Data listing
● ● ● ● ● ● ●

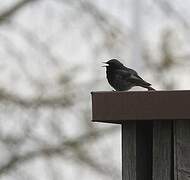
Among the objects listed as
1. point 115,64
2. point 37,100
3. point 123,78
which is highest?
point 37,100

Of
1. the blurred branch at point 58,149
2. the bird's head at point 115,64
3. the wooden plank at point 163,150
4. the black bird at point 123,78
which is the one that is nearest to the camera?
the wooden plank at point 163,150

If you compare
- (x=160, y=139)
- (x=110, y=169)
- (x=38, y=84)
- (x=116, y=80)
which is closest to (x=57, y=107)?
(x=38, y=84)

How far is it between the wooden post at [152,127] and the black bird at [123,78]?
37.2 inches

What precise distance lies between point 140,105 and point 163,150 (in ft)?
0.62

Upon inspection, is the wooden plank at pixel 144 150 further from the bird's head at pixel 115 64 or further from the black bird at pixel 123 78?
the bird's head at pixel 115 64

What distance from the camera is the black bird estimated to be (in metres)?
3.72

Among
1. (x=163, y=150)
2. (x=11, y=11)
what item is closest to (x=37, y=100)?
(x=11, y=11)

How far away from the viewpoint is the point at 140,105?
100 inches

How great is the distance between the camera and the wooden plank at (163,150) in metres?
2.62

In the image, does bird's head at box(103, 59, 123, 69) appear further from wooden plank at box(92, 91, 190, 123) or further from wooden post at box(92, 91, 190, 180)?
wooden plank at box(92, 91, 190, 123)

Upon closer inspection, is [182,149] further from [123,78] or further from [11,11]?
[11,11]

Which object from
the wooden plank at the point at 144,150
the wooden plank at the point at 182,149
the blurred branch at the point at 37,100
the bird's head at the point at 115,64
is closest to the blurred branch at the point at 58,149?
the blurred branch at the point at 37,100

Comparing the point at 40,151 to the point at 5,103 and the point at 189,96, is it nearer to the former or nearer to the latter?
the point at 5,103

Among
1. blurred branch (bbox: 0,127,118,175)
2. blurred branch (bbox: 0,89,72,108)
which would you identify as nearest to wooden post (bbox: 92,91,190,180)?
blurred branch (bbox: 0,127,118,175)
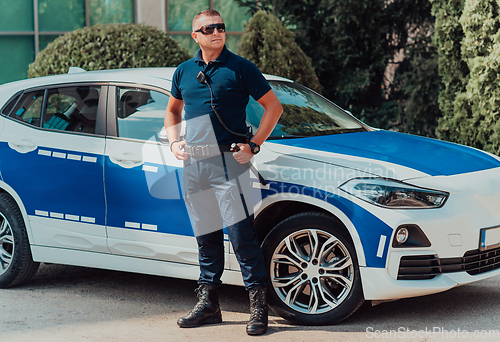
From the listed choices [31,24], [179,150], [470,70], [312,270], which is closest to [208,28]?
[179,150]

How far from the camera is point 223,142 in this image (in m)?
4.01

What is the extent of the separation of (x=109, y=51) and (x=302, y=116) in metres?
4.40

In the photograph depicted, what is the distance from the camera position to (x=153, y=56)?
8.45 meters

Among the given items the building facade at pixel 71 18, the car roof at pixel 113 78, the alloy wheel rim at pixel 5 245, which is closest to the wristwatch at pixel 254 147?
the car roof at pixel 113 78

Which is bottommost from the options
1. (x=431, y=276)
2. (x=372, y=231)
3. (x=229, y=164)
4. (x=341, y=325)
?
(x=341, y=325)

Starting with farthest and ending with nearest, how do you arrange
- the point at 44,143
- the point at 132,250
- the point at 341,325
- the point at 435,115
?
the point at 435,115 → the point at 44,143 → the point at 132,250 → the point at 341,325

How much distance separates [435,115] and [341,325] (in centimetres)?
632

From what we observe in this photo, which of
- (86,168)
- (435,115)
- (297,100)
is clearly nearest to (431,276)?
(297,100)

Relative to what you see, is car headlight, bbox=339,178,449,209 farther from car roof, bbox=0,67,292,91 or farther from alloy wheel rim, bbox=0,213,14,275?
alloy wheel rim, bbox=0,213,14,275

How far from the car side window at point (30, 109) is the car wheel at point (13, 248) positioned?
2.16ft

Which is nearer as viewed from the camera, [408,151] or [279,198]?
[279,198]

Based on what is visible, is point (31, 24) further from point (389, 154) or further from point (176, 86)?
point (389, 154)

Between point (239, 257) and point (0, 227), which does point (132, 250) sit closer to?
point (239, 257)

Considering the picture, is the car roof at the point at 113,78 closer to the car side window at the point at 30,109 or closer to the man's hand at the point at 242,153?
the car side window at the point at 30,109
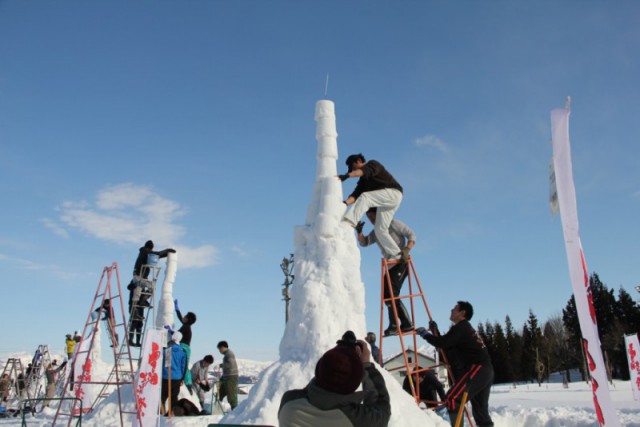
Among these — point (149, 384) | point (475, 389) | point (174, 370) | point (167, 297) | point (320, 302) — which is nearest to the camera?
point (475, 389)

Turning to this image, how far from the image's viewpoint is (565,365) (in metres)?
45.0

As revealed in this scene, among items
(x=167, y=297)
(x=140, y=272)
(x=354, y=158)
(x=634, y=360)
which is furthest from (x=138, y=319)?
(x=634, y=360)

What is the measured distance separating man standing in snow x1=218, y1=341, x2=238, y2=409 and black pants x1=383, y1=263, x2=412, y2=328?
448 centimetres

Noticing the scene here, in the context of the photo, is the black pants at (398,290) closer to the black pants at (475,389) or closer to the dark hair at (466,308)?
the dark hair at (466,308)

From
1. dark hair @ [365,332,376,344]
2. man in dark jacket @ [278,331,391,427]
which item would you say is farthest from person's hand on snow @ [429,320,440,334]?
man in dark jacket @ [278,331,391,427]

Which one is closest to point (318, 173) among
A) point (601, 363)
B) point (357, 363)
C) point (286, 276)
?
point (601, 363)

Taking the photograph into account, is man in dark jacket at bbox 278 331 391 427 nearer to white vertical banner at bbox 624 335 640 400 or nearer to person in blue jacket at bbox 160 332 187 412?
person in blue jacket at bbox 160 332 187 412

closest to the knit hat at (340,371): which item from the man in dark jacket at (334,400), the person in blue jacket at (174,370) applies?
the man in dark jacket at (334,400)

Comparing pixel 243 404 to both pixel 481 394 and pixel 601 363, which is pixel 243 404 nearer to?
pixel 481 394

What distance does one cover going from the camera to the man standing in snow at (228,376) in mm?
9078

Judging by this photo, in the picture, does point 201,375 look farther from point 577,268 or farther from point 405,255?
point 577,268

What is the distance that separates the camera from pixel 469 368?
444 cm

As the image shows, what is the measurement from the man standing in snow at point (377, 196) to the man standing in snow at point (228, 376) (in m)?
4.60

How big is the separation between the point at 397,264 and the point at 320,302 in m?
1.16
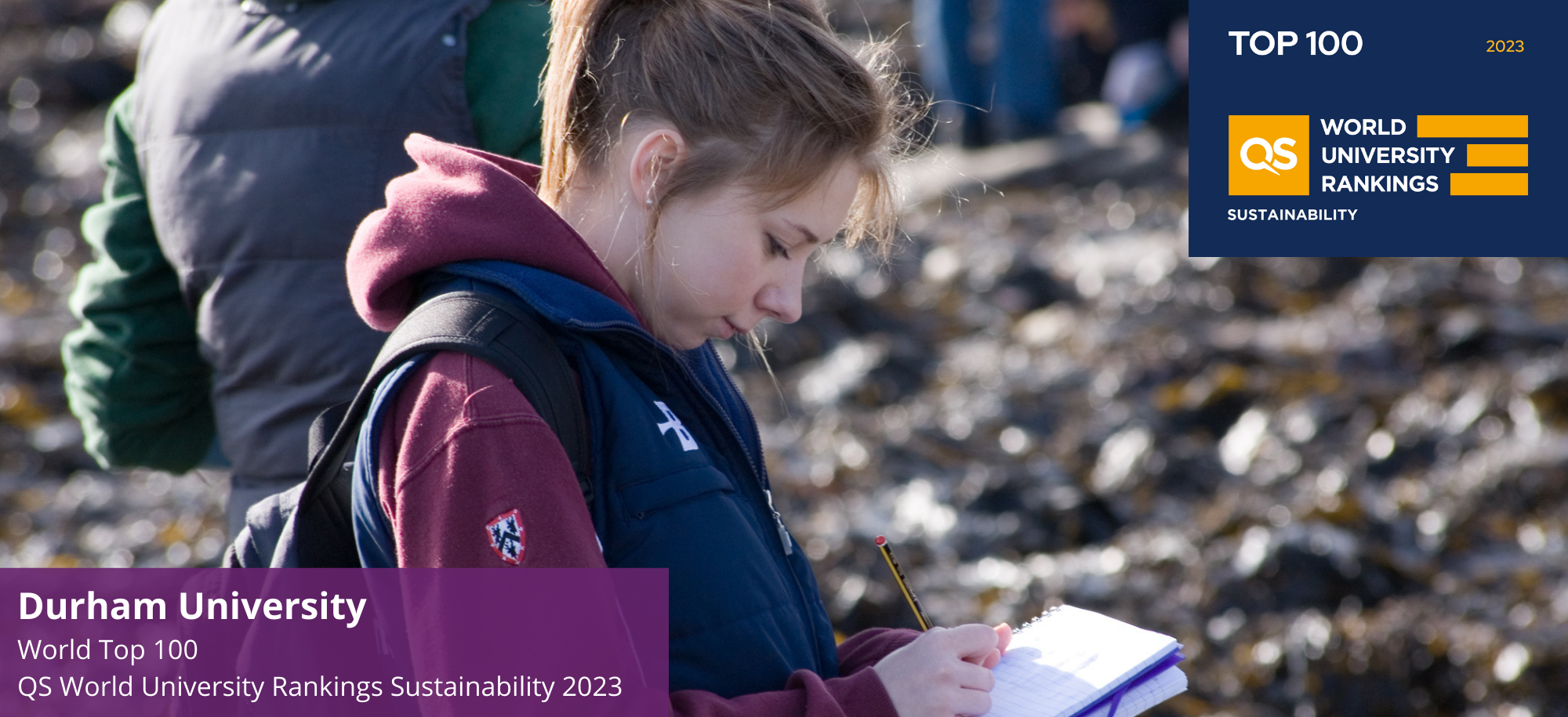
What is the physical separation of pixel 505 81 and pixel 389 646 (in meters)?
0.86

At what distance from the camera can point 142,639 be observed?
73.6 inches

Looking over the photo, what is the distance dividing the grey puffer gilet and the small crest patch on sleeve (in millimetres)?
785

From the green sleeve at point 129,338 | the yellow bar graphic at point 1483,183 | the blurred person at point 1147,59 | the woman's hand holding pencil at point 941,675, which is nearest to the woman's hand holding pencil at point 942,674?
the woman's hand holding pencil at point 941,675

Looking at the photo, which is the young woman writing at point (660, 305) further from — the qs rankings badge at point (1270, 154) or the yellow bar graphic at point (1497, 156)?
the yellow bar graphic at point (1497, 156)

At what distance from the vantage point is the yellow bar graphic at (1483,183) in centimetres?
471

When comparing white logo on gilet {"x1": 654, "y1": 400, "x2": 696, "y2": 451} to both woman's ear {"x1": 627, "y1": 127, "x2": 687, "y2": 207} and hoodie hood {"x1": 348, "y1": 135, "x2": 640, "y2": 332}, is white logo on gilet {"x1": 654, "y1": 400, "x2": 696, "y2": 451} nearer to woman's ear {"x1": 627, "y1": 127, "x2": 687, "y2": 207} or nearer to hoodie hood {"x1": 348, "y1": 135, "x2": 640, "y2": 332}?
hoodie hood {"x1": 348, "y1": 135, "x2": 640, "y2": 332}

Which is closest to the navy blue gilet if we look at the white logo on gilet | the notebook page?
the white logo on gilet

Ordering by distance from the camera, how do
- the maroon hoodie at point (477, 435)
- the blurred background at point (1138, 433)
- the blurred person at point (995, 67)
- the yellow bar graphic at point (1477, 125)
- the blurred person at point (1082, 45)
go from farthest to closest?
the blurred person at point (1082, 45)
the blurred person at point (995, 67)
the yellow bar graphic at point (1477, 125)
the blurred background at point (1138, 433)
the maroon hoodie at point (477, 435)

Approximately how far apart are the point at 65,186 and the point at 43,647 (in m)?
7.55

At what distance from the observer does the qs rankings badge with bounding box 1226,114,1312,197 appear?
15.3 feet

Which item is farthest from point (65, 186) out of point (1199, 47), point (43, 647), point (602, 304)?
point (602, 304)

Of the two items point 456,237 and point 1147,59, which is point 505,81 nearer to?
point 456,237

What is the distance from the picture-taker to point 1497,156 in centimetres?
470

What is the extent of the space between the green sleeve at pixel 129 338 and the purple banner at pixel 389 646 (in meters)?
0.47
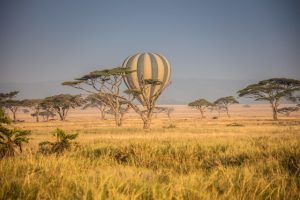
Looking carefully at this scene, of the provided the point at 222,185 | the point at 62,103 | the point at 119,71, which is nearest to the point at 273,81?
the point at 119,71

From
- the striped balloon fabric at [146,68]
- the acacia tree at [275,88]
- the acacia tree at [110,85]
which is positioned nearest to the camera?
the acacia tree at [110,85]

● ● ● ● ● ● ●

Problem details: Could you reproduce the items word for word, starting with the line containing "Ordering by distance from the camera, how do" and continuing through the end of the items, omitting any picture?

Task output:
Ordering by distance from the camera, how do
- the maroon hoodie at point (477, 435)
- the blurred background at point (1138, 433)
- the blurred person at point (995, 67)
- the yellow bar graphic at point (1477, 125)
- the blurred person at point (1082, 45)
go from farthest to closest?
the blurred person at point (1082, 45)
the blurred person at point (995, 67)
the yellow bar graphic at point (1477, 125)
the blurred background at point (1138, 433)
the maroon hoodie at point (477, 435)

Approximately how far apart are the point at 65,186 and the point at 43,647 (in m)?
7.55

At what distance from the observer does the qs rankings badge with bounding box 1226,114,1312,197 appear?
15.3 feet

Which item is farthest from point (65, 186) out of point (1199, 47), point (43, 647), point (602, 304)?
point (602, 304)

Of the two items point 456,237 and point 1147,59, which is point 505,81 nearer to?
point 456,237

What is the distance from the picture-taker to point 1497,156 in centimetres?
470

What is the extent of the space between the green sleeve at pixel 129 338 and the purple banner at pixel 389 646 (in meters)?
0.47
Looking carefully at this scene, of the provided the point at 222,185 | the point at 62,103 | the point at 119,71, which is nearest to the point at 273,81?
the point at 119,71

From
- the striped balloon fabric at [146,68]
- the acacia tree at [275,88]
- the acacia tree at [110,85]
which is positioned nearest to the camera?
the acacia tree at [110,85]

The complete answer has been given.